Built-in: The schema will be created and stored for this component only. Related Topic: see Talend Studio User Guide.

 

 

Repository: The schema already exists and is stored in the repository. You can reuse it in various projects and jobs. Related Topic: see Talend Studio User Guide.

 Use an existing connectionSelect this check box if you want to use a configured tMDMConnection component.
 

MDM version

By default, Server 6.0 is selected. Although it is recommended to migrate existing jobs for this new version, the Server 5.6 option is available to ease the process of the migration of your Jobs so as to keep them working without modification with a 6.0 server. To do so, an option on the server must be enabled to accept and translate requests from such Jobs.

 

URL

Type in the URL to access the MDM server.

 

Username and Password

Type in user authentication data for the MDM server.

To enter the password, click the [...] button next to the password field, and then in the pop-up dialog box enter the password between double quotes and click OK to save the settings.

 

Entity

Type in the name of the business entity that holds the master data you want to read.

 

Data Container

Type in the name of the data container that holds the master data you want to read.

Type

Select Master or Staging to specify the database on which the action should be performed.

 

Use multiple conditions

Select this check box to filter the master data using certain conditions.

Xpath: Enter between quotes the path and the XML node to which you want to apply the condition.

Function: Select the condition to be used from the list. Depending on the type of field pointed to by the XPath, only certain operators may apply; for instance, if the field is a boolean only the Equal or Not Equal operators are appropriate.

The following operators are available:

  • Contains: Returns a result which contains the word or words entered.

  • Joins With: This operator is reserved for future use.

  • Starts With: Returns a result which begins with the string entered.

  • Strict Contains: Returns a result which contains the exact regular expression entered. Applies only to XML databases.

  • Equal: Returns a result which matches the boolean entered; that is, True or False.

  • Not Equal: Returns a result of any value other than the boolean entered; that is, True or False.

  • is greater than: Returns a result which is greater than the numerical value entered. Applies to number fields only.

  • is greater or equal: Returns a result which is greater than or equal to the numerical value entered. Applies to number fields only.

  • is lower than: Returns a result which is less than the numerical value entered. Applies to number fields only.

  • is lower or equal: Returns a result which is less than or equal to the numerical value entered. Applies to number fields only.

TASK REQUIREMENTS:
#1 Summarize the MDM component settings in two sentences.
#2 According to the MDM component settings, why is the Server 5.6 option still offered even though Server 6.0 is the default? Answer in one or two sentences.
#3 In the MDM component settings, which operators are appropriate when the field pointed to by the XPath is a boolean?

PROVIDED DATA:
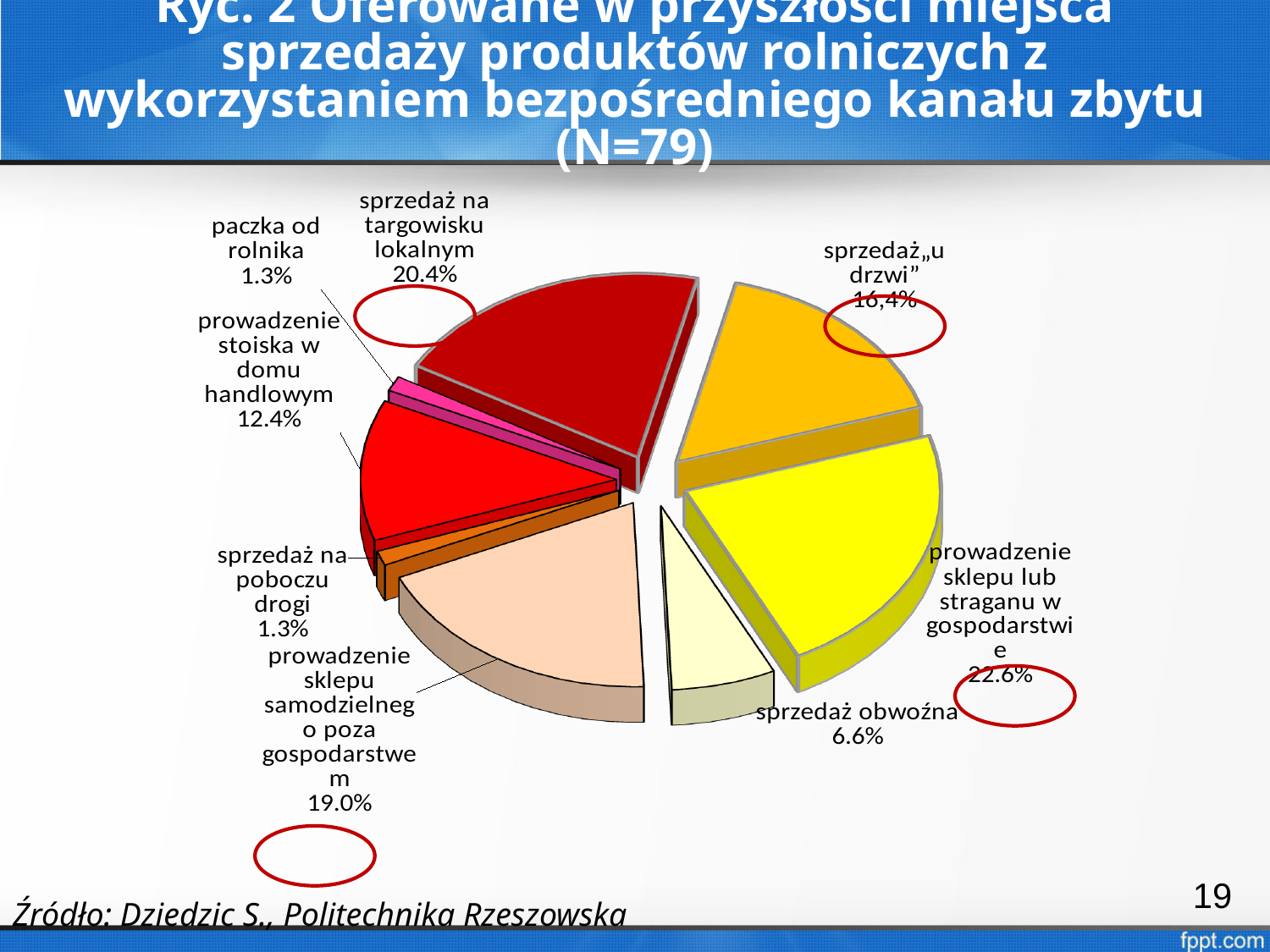
What percentage is shown for "sprzedaż obwoźna"? 6.6% What percentage is shown for "paczka od rolnika"? 1.3% What percentage is shown for "sprzedaż na targowisku lokalnym"? 20.4% What percentage is shown for "prowadzenie stoiska w domu handlowym"? 12.4% Which is larger: the share for "sprzedaż na targowisku lokalnym" or for "prowadzenie sklepu samodzielnego poza gospodarstwem"? sprzedaż na targowisku lokalnym What is the difference in percentage points between "prowadzenie sklepu lub straganu w gospodarstwie" and "sprzedaż na targowisku lokalnym"? 2.2 percentage points Which category has the largest share of the pie? prowadzenie sklepu lub straganu w gospodarstwie What type of chart is shown on the slide? pie chart How many categories (slices) does the pie chart have? 8 What percentage is shown for "prowadzenie sklepu lub straganu w gospodarstwie"? 22.6% What percentage is shown for "prowadzenie sklepu samodzielnego poza gospodarstwem"? 19.0% What sample size (N) is given in the chart title? N=79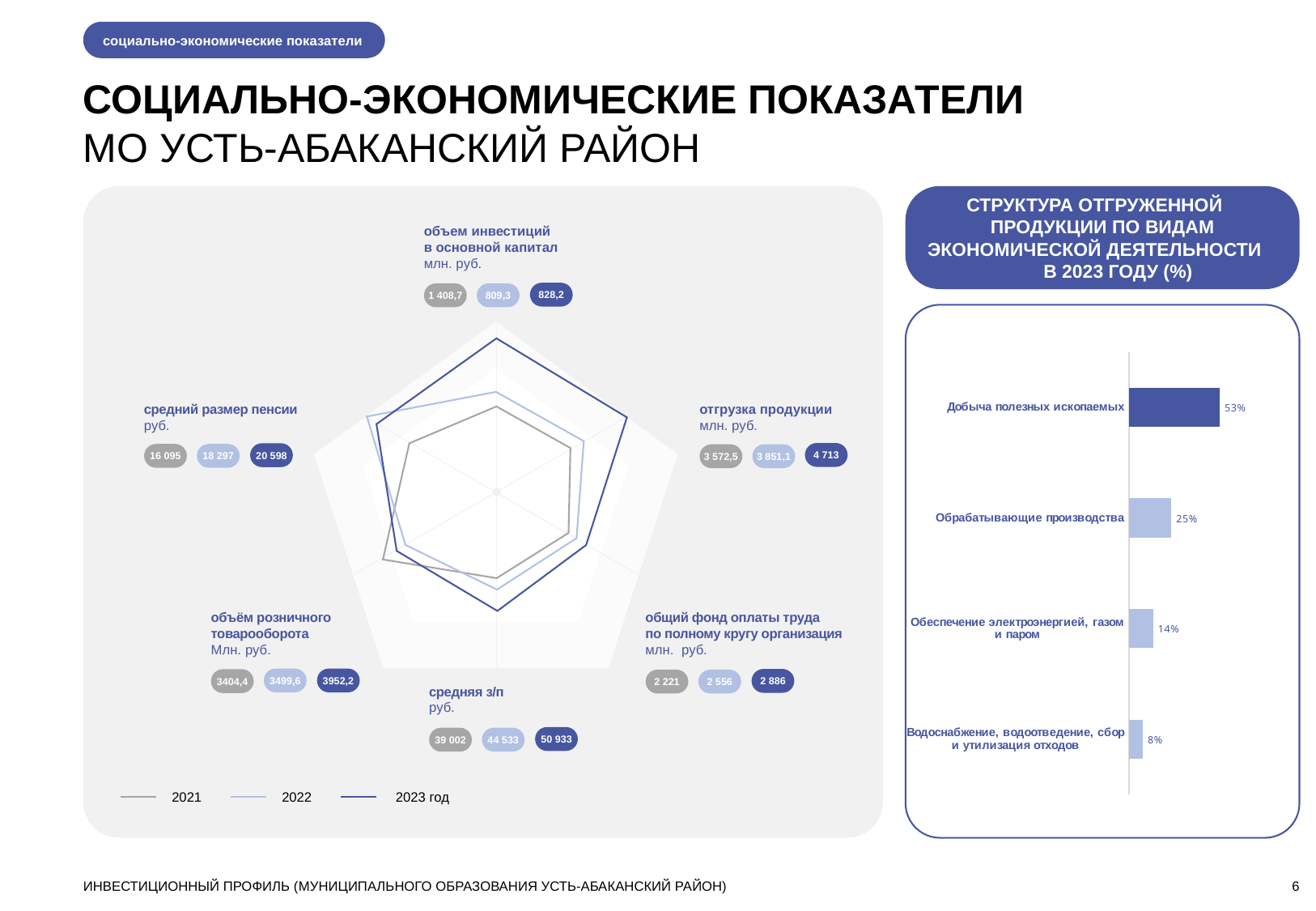
In the radar chart on the left, which is larger for отгрузка продукции: 2022 or 2023? 2023 In the radar chart on the left, what is the value of объем инвестиций в основной капитал for 2021? 1 408,7 In the bar chart on the right, which category has the highest value? Добыча полезных ископаемых In the radar chart on the left, how many indicators (axes) are shown? 6 In the radar chart on the left, what is the difference between the 2023 and 2021 values of средний размер пенсии? 4 503 In the bar chart on the right, how many categories are shown? 4 In the radar chart on the left, what is the value of средняя з/п for 2023? 50 933 In the bar chart on the right, which category has the lowest value? Водоснабжение, водоотведение, сбор и утилизация отходов In the bar chart on the right, what kind of chart is it? Bar chart In the bar chart on the right, what is the difference between Добыча полезных ископаемых and Обрабатывающие производства? 28 percentage points In the bar chart on the right, what is the value for Добыча полезных ископаемых? 53% In the radar chart on the left, how many series does the legend list? 3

ANSWER SECTION:
#1 The settings cover schema storage (built-in or repository), the MDM version, the server URL and login details, and the entity, data container and database type (Master or Staging) to read from. An option to use multiple conditions filters the master data by an XPath and a chosen operator, and the operators available depend on the type of field.

#2 The Server 5.6 option makes migrating existing Jobs easier, so they keep working without modification with a 6.0 server. This works only if an option on the server is enabled to accept and translate requests from those Jobs.

#3 Only the Equal or Not Equal operators.